● Textauszug:
****
Recklinghäuser Arzt und SkF versorgen Menschen in Not

"Jeder Mensch hat seine Würde"

Zu seinen Patienten zählen Obdachlose ohne Krankenversicherung oder Flüchtlinge, die dringend eine ärztliche Untersuchung benötigen. Bei Markus Dechêne in Recklinghausen finden Sie Hilfe. Auch dank der Unterstützung des SkF.

Symbolbild Arzt verbindet eine Patientin / © Dragon Images (shutterstock)
Symbolbild Arzt verbindet eine Patientin / © Dragon Images ( shutterstock )

DOMRADIO.DE: Gemeinsam mit dem Sozialdienst katholischer Frauen und einiger anderer Ärztinnen und Ärzte aus Recklinghausen kümmern Sie sich um Wohnungslose. Wie kam es zu dieser Idee?

Dr. Dechêne behandelt ehrenamtlich Obdachlose und Menschen ohne Krankenversicherung. / © Oliver Kelch (DR)
Dr. Dechêne behandelt ehrenamtlich Obdachlose und Menschen ohne Krankenversicherung. / © Oliver Kelch (DR)

Dr. Markus Dechêne (Hausarzt und Internist aus Recklinghausen): Im Jahr 2015 hatten wir einen großen Ansturm von geflüchteten Menschen im Rahmen der Krisen im Nahen Osten. Es sind ja ganz viele Menschen aus Syrien, aus Kurdistan und aus dem Irak zu uns gekommen. Die hatten zunächst keine Krankenversicherung.
****
● Datenteil:

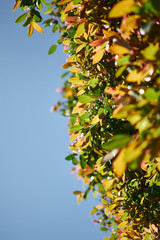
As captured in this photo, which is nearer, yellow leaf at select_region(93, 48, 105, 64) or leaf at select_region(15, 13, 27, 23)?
****
Gib den Absatz des Textauszugs, der mit „Dr. Markus Dechêne (Hausarzt und Internist aus Recklinghausen)“ beginnt, in einem einzigen kürzeren Satz wieder. Die wesentlichen Fakten sollen dabei erhalten bleiben.

Laut Dr. Markus Dechêne kamen 2015 infolge der Krisen im Nahen Osten sehr viele Geflüchtete aus Syrien, Kurdistan und dem Irak, die zunächst keine Krankenversicherung hatten.